El citado Cárdenas en su video ManU Vs. Barsa elimina, con una técnica de animación frame by frame, la pelota de los primeros tres minutos y medio de un partido de fútbol europeo: a un no desdeñable efecto cómico, con los futbolistas bailando en torno a la nada, se asocia inmediatamente la erosión de la importancia de un juego cuya inversión simbólica para los espectadores, y económica para los involucrados, resultan absolutamente desmedidas.

Finalmente, el colombiano Juan David Laserna en su Extracción publicitaria -decenas de páginas de revistas intervenidas con papel de lija- dirige su acción directamente al objeto original. La raspadura minuciosa de la mayoría de su contenido crea una especie de catálogo interminable de mensajes ambiguos, recortes de realidad flotando en contextos (literalmente) desgastados, para aislar elementos de gran valor comunicacional: interesante alteración por la cual el artista, en cierta medida, se vuelve “censor” del medio de comunicación y no a la inversa.

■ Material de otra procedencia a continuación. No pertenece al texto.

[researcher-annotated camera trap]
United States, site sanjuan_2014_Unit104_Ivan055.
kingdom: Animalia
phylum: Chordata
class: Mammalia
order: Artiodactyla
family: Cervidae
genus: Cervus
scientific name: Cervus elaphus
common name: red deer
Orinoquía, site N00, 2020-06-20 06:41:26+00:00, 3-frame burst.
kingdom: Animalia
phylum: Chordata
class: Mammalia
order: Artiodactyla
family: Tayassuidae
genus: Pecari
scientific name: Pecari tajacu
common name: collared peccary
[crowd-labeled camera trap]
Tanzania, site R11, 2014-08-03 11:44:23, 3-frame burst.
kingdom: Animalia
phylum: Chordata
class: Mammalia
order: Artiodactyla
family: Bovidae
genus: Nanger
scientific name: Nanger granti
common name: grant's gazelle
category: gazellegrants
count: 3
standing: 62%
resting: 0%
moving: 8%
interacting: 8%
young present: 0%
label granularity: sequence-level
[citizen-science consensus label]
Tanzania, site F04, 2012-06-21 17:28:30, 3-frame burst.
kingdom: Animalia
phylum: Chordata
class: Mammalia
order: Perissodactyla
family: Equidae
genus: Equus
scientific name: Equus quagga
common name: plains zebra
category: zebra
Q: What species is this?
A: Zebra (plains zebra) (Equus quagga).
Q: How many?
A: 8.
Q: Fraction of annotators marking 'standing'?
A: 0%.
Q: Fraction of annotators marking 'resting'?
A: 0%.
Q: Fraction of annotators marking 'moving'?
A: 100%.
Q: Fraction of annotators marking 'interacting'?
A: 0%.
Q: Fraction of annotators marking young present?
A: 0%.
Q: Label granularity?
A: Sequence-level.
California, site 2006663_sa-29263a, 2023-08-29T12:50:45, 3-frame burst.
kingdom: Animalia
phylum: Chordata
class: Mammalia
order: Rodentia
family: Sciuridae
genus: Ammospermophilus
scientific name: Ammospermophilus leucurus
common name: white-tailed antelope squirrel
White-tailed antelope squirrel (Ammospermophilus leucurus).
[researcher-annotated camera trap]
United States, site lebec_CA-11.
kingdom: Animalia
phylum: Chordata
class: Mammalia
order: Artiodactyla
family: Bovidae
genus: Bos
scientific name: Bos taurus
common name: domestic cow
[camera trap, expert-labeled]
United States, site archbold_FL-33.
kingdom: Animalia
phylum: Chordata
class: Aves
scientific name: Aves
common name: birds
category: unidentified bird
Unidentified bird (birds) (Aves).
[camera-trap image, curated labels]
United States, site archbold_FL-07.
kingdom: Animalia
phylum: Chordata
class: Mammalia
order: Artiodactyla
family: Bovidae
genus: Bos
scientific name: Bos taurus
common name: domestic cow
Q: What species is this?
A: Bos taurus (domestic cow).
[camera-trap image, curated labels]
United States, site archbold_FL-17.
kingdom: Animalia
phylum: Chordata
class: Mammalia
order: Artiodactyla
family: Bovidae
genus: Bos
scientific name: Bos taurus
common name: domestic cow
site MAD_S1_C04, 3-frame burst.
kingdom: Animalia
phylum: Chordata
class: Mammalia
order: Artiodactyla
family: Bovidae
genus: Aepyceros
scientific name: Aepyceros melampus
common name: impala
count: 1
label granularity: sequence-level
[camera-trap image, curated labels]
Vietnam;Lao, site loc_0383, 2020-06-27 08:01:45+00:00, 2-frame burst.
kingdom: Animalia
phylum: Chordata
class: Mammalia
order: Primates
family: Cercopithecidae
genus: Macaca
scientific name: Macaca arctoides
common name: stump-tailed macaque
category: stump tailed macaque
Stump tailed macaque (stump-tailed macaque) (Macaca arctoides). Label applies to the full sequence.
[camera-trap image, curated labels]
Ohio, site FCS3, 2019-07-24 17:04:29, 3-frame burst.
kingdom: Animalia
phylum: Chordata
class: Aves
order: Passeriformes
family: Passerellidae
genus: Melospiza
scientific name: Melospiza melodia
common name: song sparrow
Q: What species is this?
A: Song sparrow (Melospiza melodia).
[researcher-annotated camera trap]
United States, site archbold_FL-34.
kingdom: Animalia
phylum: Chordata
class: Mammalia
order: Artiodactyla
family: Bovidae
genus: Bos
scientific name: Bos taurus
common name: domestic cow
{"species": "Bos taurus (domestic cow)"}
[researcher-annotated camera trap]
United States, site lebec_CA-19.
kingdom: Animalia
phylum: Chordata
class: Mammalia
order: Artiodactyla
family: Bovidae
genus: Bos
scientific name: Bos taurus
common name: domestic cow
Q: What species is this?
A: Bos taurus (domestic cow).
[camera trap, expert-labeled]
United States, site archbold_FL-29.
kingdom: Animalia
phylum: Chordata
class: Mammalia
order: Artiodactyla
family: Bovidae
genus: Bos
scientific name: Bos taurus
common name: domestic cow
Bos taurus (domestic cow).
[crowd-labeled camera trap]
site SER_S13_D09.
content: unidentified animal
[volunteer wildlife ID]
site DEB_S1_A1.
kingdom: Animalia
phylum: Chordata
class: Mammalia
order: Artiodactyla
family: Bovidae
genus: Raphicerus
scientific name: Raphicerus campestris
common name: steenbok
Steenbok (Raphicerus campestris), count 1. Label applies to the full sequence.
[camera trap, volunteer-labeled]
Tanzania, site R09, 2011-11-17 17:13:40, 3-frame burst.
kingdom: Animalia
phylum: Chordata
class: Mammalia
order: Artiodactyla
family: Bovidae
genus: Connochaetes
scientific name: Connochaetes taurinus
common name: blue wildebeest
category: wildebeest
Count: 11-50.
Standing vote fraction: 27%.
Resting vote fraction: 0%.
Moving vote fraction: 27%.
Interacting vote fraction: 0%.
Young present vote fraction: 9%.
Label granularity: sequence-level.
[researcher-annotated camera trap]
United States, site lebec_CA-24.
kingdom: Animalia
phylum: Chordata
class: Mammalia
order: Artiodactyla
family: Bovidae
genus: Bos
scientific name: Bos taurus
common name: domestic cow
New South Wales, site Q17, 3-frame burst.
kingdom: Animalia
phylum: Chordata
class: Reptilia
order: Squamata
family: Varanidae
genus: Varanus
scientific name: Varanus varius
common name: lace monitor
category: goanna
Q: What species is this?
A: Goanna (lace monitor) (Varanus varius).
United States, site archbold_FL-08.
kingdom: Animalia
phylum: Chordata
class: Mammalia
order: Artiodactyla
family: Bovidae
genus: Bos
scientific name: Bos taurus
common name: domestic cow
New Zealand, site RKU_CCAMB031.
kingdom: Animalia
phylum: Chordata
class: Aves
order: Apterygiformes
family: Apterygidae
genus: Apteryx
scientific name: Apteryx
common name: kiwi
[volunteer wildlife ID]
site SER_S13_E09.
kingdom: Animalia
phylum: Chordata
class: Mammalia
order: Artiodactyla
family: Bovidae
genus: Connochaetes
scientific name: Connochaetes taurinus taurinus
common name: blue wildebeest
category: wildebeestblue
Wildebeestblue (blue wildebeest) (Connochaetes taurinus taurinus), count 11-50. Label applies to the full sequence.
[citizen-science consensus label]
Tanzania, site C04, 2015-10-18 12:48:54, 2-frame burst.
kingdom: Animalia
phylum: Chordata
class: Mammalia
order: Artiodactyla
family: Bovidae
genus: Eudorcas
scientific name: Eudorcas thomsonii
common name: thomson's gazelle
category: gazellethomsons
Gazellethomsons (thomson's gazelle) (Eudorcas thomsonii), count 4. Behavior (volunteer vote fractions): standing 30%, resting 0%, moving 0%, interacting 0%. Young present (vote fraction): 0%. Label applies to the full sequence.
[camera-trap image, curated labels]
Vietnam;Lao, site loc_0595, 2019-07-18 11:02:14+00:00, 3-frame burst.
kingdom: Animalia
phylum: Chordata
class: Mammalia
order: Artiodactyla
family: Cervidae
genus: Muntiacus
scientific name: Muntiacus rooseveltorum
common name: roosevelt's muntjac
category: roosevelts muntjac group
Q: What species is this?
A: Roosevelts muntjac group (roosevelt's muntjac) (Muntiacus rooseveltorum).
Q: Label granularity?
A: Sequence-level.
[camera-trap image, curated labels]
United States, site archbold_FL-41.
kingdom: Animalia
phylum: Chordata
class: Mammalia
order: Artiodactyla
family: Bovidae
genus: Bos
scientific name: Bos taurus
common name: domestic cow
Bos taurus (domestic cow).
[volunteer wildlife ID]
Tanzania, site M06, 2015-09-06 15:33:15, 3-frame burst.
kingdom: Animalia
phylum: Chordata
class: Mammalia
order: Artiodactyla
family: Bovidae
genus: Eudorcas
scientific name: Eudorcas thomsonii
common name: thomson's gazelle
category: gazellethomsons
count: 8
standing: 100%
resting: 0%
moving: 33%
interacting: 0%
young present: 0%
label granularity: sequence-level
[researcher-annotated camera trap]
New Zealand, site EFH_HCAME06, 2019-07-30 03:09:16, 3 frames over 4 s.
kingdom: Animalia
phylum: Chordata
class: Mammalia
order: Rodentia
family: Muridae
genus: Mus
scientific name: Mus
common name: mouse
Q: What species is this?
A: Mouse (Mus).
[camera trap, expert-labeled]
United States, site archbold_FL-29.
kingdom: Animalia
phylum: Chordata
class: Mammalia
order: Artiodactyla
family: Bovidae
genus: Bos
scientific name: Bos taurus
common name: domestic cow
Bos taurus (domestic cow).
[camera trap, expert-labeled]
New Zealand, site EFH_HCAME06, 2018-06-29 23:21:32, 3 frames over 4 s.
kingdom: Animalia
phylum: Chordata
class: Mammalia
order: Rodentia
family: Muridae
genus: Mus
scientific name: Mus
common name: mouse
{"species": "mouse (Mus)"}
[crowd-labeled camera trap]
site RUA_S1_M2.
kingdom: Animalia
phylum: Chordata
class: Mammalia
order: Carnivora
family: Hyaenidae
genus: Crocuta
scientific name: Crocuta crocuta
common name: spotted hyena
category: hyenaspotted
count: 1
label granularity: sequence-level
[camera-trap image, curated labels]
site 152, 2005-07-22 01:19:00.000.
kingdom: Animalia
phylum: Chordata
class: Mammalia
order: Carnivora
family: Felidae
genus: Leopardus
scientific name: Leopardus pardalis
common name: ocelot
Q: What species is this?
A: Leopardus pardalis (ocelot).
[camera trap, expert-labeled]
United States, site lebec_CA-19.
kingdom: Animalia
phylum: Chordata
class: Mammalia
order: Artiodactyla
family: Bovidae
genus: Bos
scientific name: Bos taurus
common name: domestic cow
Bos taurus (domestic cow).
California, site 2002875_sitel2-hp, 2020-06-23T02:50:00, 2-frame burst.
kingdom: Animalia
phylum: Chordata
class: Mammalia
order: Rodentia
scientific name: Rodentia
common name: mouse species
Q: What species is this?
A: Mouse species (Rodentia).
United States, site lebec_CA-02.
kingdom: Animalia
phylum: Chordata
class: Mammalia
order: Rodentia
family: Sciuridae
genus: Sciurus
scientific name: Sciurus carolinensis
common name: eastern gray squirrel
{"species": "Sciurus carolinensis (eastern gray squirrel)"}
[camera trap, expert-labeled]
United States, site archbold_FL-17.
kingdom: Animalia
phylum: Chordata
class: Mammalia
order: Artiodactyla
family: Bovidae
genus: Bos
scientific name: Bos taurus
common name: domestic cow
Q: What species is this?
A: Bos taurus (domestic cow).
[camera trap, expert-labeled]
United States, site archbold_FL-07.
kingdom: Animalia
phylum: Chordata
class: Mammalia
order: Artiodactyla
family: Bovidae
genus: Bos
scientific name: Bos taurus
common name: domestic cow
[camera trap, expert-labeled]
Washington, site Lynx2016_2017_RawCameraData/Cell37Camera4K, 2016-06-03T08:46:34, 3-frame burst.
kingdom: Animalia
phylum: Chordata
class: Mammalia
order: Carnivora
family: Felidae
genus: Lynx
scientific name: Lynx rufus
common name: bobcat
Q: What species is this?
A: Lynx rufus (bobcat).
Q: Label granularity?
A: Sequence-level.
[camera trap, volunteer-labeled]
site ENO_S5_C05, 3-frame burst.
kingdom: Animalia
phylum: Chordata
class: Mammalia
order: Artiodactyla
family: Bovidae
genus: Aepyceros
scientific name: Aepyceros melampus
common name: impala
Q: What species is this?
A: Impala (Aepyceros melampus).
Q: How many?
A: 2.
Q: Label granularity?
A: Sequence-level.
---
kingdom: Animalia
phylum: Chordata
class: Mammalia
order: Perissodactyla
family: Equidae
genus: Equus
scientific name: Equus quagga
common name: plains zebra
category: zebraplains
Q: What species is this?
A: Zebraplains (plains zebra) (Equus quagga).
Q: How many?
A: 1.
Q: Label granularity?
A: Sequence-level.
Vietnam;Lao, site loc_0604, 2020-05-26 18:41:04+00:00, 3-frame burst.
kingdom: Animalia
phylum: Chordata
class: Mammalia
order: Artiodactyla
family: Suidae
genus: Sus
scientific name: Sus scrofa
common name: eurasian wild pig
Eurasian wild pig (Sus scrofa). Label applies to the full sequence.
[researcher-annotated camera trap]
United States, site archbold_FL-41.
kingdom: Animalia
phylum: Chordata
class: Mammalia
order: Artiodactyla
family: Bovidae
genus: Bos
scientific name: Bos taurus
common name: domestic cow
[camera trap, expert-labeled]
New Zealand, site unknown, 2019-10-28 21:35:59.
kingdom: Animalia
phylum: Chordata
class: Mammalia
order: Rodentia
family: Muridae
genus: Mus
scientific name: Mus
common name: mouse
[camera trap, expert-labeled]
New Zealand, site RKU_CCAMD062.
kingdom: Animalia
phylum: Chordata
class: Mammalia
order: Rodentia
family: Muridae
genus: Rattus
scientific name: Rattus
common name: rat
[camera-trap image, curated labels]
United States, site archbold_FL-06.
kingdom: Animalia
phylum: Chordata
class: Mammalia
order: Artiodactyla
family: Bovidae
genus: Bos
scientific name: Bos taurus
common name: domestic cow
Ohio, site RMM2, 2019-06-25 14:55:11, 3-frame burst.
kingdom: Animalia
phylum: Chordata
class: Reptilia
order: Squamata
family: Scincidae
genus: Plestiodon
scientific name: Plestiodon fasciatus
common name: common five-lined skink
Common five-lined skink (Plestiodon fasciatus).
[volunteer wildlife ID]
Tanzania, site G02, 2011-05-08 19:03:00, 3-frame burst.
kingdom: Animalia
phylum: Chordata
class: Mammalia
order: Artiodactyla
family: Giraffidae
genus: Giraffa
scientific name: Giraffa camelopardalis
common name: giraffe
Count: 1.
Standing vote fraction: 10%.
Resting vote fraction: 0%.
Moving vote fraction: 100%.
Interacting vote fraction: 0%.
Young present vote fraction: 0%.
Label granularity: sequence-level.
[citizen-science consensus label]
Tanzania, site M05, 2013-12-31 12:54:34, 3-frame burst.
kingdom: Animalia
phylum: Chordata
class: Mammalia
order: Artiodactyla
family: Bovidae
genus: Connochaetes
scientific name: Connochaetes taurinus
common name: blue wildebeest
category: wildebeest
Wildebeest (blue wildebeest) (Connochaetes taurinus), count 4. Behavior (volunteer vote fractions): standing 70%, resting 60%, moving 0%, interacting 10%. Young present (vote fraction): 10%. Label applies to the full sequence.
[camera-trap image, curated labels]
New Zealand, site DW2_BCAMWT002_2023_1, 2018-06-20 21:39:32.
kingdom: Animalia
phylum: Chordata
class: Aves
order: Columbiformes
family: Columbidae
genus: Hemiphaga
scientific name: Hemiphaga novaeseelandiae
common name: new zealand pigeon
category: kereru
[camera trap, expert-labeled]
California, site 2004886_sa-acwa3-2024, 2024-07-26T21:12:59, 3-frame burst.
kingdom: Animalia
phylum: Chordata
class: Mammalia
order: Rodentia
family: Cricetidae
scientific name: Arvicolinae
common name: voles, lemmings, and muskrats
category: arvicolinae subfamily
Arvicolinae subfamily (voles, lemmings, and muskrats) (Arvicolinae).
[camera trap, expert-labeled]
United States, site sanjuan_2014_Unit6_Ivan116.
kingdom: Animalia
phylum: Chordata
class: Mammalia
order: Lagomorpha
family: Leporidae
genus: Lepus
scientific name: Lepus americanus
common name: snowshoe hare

Se sabe que el horror pleni concienzudamente pensado ha logrado generar un verdadero modus operandi estético, como lo había hecho el más arraigado horror vacui: esta muestra lo confirma y también confirma que las operaciones de retoque, en sentido defectivo de lo que ya existe, siguen estando entre las más fértiles prácticas artísticas disponibles.